Morelli briefly considered making the investment, which averages $5,000. But because no dentist she had seen elsewhere had told her she needed braces -- nor, in fact, did the dentist she saw at Kentlands -- she began to get annoyed. Rather than a patient getting advice, she felt like a customer being pressured.
"The staff just seemed programmed to talk about Invisalign," she said.
She became even more irritated when several of her own employees said they had been pressed to look into Invisalign while having their teeth checked at Kentlands, the only nearby clinic that takes the insurance offered through Morelli's firm. (It is not related to the similarly named Kentlands Dental and Orthodontics group, which is also nearby.) The clinic also advertises the product on its Web site, on its recorded on-hold message and in a flier posted on a street-facing window.
A blurry line
Concerns such as Morelli's may become a common theme among consumers, as elective cosmetic treatments are increasingly available from the same providers whom patients turn to for medical advice.

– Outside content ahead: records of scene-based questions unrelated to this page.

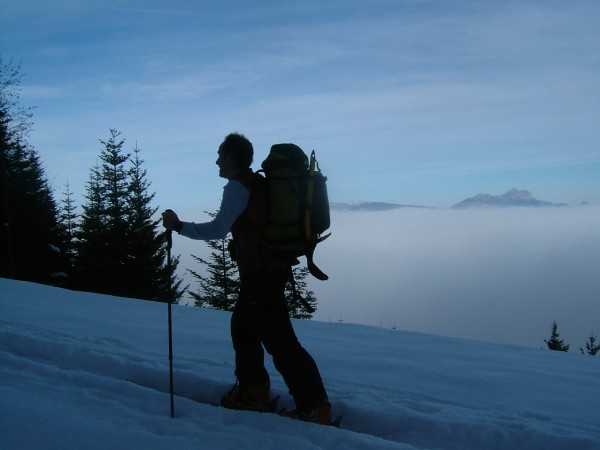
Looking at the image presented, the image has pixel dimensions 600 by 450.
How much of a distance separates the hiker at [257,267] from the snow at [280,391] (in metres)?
0.33

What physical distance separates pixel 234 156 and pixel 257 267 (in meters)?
0.87

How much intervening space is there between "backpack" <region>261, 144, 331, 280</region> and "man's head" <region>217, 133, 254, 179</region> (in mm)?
192

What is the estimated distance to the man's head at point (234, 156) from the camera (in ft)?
14.2

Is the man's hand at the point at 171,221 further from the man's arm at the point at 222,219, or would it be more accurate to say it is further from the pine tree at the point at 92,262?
the pine tree at the point at 92,262

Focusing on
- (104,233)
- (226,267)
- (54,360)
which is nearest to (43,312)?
(54,360)

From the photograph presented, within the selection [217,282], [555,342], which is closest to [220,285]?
[217,282]

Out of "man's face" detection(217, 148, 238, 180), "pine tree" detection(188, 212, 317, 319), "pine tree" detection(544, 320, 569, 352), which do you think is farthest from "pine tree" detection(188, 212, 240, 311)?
"man's face" detection(217, 148, 238, 180)

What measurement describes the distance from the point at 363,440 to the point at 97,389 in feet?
7.88

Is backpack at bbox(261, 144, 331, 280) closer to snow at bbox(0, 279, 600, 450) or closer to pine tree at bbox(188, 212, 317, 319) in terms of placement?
snow at bbox(0, 279, 600, 450)

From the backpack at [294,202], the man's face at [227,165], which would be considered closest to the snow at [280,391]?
the backpack at [294,202]

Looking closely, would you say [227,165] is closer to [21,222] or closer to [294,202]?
[294,202]

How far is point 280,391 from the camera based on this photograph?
507 centimetres

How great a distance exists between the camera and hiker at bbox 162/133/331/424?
163 inches

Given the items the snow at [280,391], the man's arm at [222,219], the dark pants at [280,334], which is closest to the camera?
the snow at [280,391]
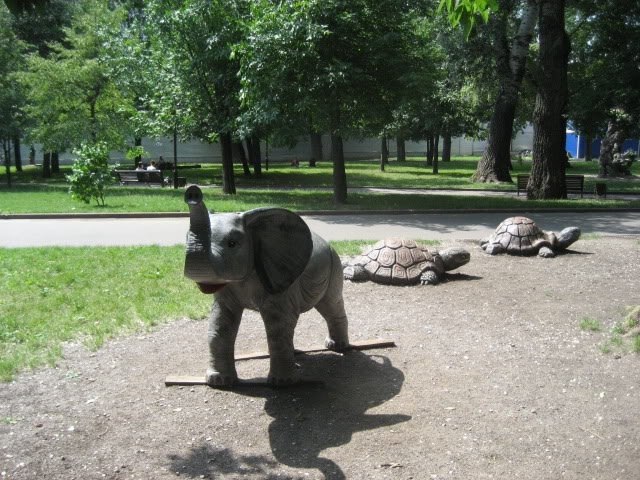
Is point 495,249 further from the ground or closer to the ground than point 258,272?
closer to the ground

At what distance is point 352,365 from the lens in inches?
247

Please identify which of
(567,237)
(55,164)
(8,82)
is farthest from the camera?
(55,164)

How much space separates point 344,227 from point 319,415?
11.1 metres

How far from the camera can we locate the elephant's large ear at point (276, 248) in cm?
519

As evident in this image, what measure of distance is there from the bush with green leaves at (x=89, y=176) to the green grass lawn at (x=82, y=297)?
7204 millimetres

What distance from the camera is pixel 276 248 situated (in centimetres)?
521

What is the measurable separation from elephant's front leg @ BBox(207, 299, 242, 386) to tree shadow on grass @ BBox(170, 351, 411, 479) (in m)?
0.20

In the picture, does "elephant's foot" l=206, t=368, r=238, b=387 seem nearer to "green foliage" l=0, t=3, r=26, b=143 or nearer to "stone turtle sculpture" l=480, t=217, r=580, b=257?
"stone turtle sculpture" l=480, t=217, r=580, b=257

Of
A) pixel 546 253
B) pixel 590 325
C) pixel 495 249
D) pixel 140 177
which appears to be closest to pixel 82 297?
pixel 590 325

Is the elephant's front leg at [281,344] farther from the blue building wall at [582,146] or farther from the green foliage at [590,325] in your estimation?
the blue building wall at [582,146]

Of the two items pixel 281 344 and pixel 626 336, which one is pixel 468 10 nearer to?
pixel 281 344

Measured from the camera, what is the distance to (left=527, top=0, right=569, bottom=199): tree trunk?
20.5 metres

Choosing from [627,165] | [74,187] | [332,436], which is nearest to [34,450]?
[332,436]

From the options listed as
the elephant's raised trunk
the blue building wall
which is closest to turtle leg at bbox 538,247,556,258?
the elephant's raised trunk
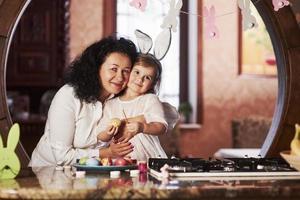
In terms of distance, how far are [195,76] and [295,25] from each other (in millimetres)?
3698

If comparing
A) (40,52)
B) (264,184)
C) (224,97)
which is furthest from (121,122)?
(224,97)

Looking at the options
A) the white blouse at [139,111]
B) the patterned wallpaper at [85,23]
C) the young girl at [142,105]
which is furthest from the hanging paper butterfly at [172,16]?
the patterned wallpaper at [85,23]

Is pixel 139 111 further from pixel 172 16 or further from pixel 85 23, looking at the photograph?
pixel 85 23

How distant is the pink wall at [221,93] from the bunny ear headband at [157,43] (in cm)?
384

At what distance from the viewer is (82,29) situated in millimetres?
5535

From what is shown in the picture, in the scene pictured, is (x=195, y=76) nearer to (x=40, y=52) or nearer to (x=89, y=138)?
(x=40, y=52)

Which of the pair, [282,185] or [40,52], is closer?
[282,185]

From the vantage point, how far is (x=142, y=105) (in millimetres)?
2004

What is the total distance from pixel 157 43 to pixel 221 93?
13.1 ft

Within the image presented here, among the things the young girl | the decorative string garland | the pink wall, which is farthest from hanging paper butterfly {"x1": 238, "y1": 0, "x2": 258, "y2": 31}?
the pink wall

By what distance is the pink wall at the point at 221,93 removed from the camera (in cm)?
587

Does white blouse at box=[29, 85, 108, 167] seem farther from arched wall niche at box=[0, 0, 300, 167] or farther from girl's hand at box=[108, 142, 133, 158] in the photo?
arched wall niche at box=[0, 0, 300, 167]

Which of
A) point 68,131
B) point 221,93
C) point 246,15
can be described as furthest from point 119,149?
point 221,93

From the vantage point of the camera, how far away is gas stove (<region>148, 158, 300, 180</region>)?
1.77 m
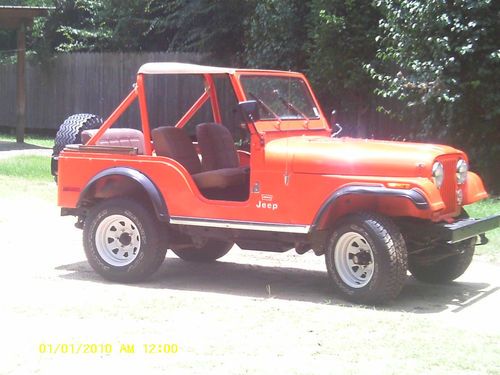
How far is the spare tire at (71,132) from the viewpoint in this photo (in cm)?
1330

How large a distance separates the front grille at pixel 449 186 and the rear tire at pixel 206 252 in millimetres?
2488

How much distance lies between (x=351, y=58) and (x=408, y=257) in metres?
8.87

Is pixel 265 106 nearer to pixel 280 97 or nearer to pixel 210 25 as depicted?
pixel 280 97

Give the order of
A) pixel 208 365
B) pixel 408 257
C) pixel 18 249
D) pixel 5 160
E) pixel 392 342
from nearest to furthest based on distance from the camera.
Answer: pixel 208 365 < pixel 392 342 < pixel 408 257 < pixel 18 249 < pixel 5 160

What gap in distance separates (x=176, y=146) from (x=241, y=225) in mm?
1155

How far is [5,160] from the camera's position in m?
17.6

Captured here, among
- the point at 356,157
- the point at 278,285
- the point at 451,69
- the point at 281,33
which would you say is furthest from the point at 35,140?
the point at 356,157

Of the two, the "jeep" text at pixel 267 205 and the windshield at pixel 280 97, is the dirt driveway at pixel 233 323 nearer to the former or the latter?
the "jeep" text at pixel 267 205

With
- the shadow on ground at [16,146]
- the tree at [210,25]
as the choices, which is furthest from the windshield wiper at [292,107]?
the shadow on ground at [16,146]

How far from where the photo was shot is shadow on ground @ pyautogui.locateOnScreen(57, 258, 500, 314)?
24.2 feet

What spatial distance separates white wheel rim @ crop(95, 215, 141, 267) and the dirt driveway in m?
0.29

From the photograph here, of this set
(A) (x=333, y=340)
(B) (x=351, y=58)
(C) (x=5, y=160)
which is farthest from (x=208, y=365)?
(C) (x=5, y=160)

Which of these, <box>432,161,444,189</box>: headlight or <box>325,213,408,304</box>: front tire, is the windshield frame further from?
<box>432,161,444,189</box>: headlight

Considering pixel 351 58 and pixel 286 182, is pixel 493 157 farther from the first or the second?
Answer: pixel 286 182
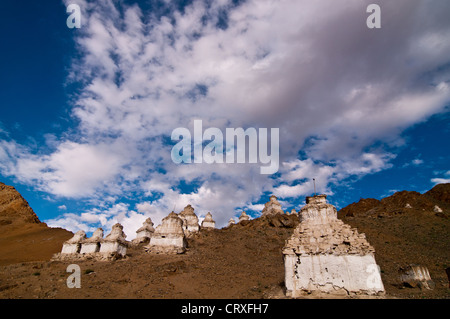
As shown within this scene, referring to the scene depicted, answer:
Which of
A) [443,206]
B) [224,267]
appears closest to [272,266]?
[224,267]

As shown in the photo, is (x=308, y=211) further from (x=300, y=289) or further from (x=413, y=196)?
(x=413, y=196)

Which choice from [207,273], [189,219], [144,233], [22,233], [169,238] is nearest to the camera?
[207,273]

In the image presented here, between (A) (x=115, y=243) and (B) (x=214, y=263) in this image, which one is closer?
(B) (x=214, y=263)

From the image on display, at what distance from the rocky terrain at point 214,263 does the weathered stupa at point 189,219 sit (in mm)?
7335

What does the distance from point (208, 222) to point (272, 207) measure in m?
18.1

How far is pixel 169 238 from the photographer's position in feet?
114

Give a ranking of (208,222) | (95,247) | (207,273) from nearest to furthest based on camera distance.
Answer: (207,273) < (95,247) < (208,222)

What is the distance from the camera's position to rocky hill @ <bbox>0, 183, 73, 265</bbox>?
43156 millimetres

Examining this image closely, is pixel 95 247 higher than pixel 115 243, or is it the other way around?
pixel 115 243

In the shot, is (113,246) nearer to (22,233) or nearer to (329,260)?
(329,260)

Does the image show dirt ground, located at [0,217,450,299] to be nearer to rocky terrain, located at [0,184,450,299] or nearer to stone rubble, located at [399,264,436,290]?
rocky terrain, located at [0,184,450,299]

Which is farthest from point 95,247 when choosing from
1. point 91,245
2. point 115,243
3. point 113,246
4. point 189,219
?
point 189,219
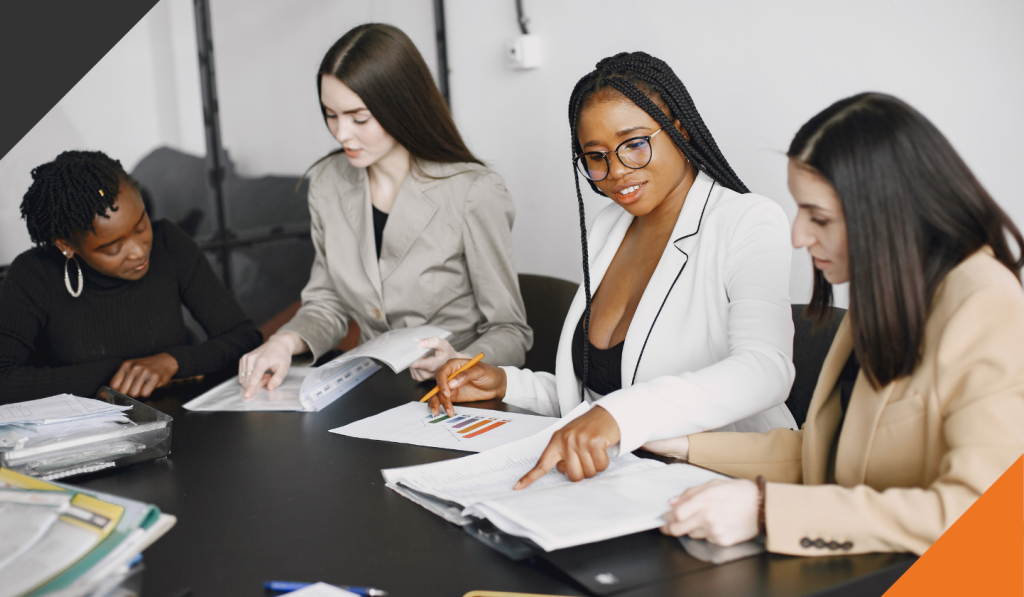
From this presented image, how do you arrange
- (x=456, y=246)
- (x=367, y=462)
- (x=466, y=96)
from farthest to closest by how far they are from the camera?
1. (x=466, y=96)
2. (x=456, y=246)
3. (x=367, y=462)

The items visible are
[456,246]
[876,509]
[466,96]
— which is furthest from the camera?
[466,96]

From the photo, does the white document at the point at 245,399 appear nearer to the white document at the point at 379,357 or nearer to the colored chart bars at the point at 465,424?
the white document at the point at 379,357

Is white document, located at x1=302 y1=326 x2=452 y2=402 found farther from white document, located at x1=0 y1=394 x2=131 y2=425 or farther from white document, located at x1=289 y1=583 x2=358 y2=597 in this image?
white document, located at x1=289 y1=583 x2=358 y2=597

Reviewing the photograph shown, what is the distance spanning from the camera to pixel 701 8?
2.27m

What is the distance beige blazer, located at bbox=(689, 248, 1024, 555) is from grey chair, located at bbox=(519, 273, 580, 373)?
1.24 m

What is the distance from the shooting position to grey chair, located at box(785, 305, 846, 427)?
61.7 inches

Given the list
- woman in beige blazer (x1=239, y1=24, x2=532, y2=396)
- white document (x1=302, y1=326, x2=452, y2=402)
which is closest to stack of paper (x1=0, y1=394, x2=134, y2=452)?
white document (x1=302, y1=326, x2=452, y2=402)

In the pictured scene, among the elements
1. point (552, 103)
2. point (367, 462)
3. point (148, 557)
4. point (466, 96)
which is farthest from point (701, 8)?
point (148, 557)

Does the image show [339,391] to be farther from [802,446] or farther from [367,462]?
[802,446]

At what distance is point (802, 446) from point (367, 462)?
647 mm

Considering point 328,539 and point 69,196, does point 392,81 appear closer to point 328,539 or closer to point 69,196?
point 69,196

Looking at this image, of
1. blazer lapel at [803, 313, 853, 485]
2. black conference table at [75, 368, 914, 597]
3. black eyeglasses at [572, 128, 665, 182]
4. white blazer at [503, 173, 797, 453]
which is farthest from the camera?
black eyeglasses at [572, 128, 665, 182]

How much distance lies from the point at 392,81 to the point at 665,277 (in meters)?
0.91

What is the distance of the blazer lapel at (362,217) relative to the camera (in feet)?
6.91
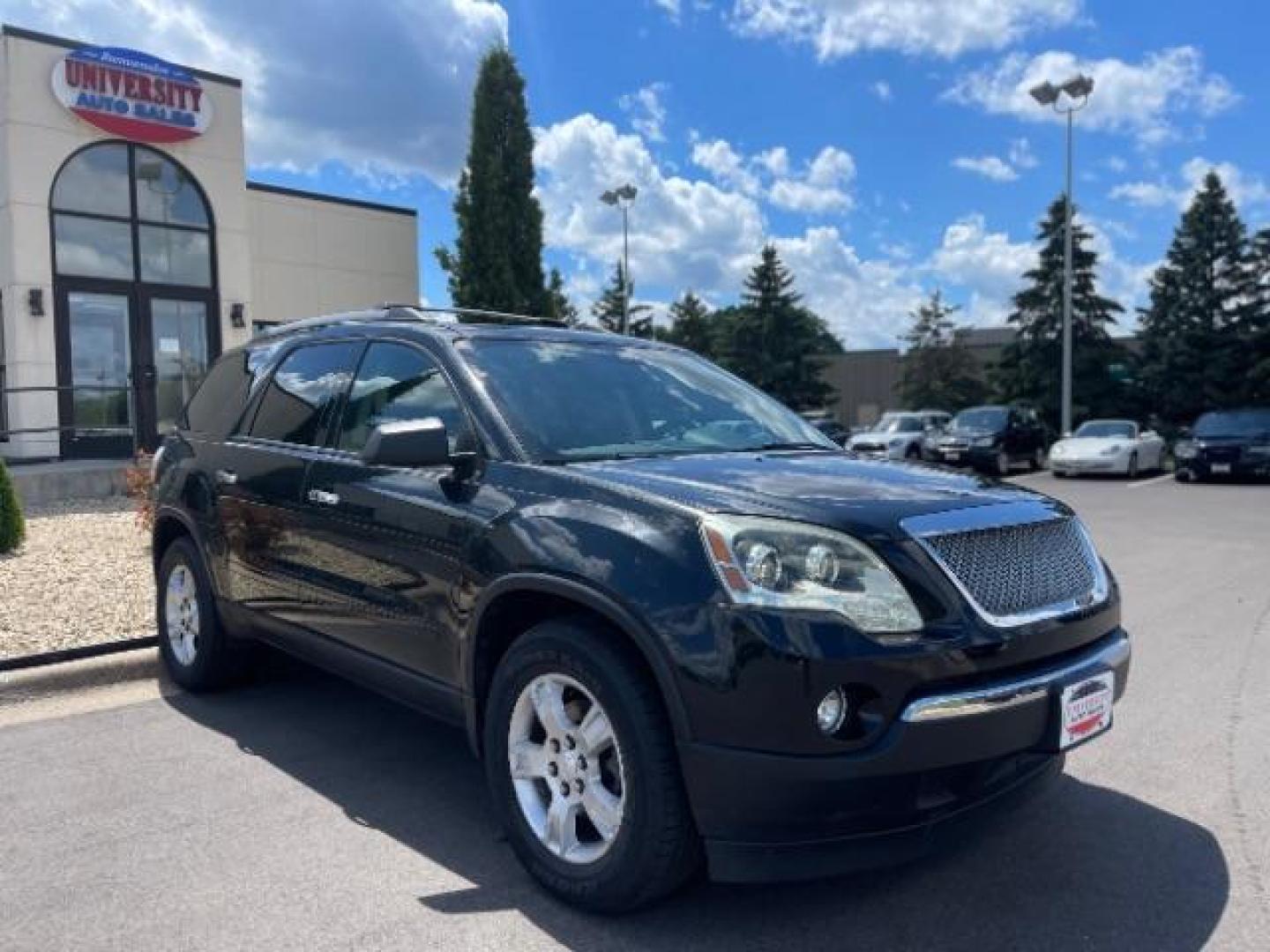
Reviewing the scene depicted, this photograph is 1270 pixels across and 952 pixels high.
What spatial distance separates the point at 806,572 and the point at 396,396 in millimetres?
2031

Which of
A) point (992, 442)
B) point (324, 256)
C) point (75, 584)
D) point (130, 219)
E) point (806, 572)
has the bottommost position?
point (75, 584)

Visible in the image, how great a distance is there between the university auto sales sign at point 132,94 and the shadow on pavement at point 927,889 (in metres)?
13.1

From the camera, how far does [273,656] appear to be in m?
5.71

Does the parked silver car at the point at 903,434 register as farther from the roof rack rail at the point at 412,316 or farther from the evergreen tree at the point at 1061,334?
the roof rack rail at the point at 412,316

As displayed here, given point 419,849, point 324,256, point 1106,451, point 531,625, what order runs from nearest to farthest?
point 531,625 < point 419,849 < point 324,256 < point 1106,451

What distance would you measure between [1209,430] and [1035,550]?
21.3 m

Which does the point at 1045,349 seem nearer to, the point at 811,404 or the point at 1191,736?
the point at 811,404

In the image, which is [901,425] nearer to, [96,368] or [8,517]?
[96,368]

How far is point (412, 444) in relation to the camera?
3.43 m

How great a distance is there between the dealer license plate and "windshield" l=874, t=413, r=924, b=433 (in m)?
25.2

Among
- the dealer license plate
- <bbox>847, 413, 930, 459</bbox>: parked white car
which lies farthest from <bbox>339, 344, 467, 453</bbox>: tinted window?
<bbox>847, 413, 930, 459</bbox>: parked white car

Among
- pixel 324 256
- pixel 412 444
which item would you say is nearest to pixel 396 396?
pixel 412 444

Plastic surgeons are still the doctors most commonly associated with purely cosmetic treatments such as Botox injections, facelifts and tummy tucks. But similar elective procedures -- which generally aren't covered by insurance -- are being offered by a wide variety of specialists. Many dermatologists, who treat patients for skin cancer and other diseases, also promote treatments to smooth wrinkles, lighten age spots and remove hair. Otolarnygologists, who care for patients with conditions of the ear, nose and throat, commonly perform nose jobs, brow lifts and eyelid surgery.
Teeth whitening, veneers and Invisalign, along with more painful and costly gum surgery, are among the treatments many dentists and periodontists promote for adults as part of a "smile makeover."
Of course, just because a treatment has cosmetic benefits doesn't mean that it isn't medically beneficial or that it won't be covered by insurance. Breast augmentation, for example, may be covered by insurance following a partial mastectomy, but not if you're healthy and just want to increase your cup size. Similarly, insurance may pay for surgery if your droopy lids are getting in the way of your vision, not if you simply want to look younger.
Patients who don't demand to know why a particular treatment has been recommended risk unexpected out-of-pocket expenses, inconvenience and unnecessary pain, said Kenneth Greer, a professor at the University of Virginia School of Medicine and the recently retired chair of the school's dermatology department. "I would never say doctors are deliberately misleading patients," he said. "But like with many things in life, it's caveat emptor."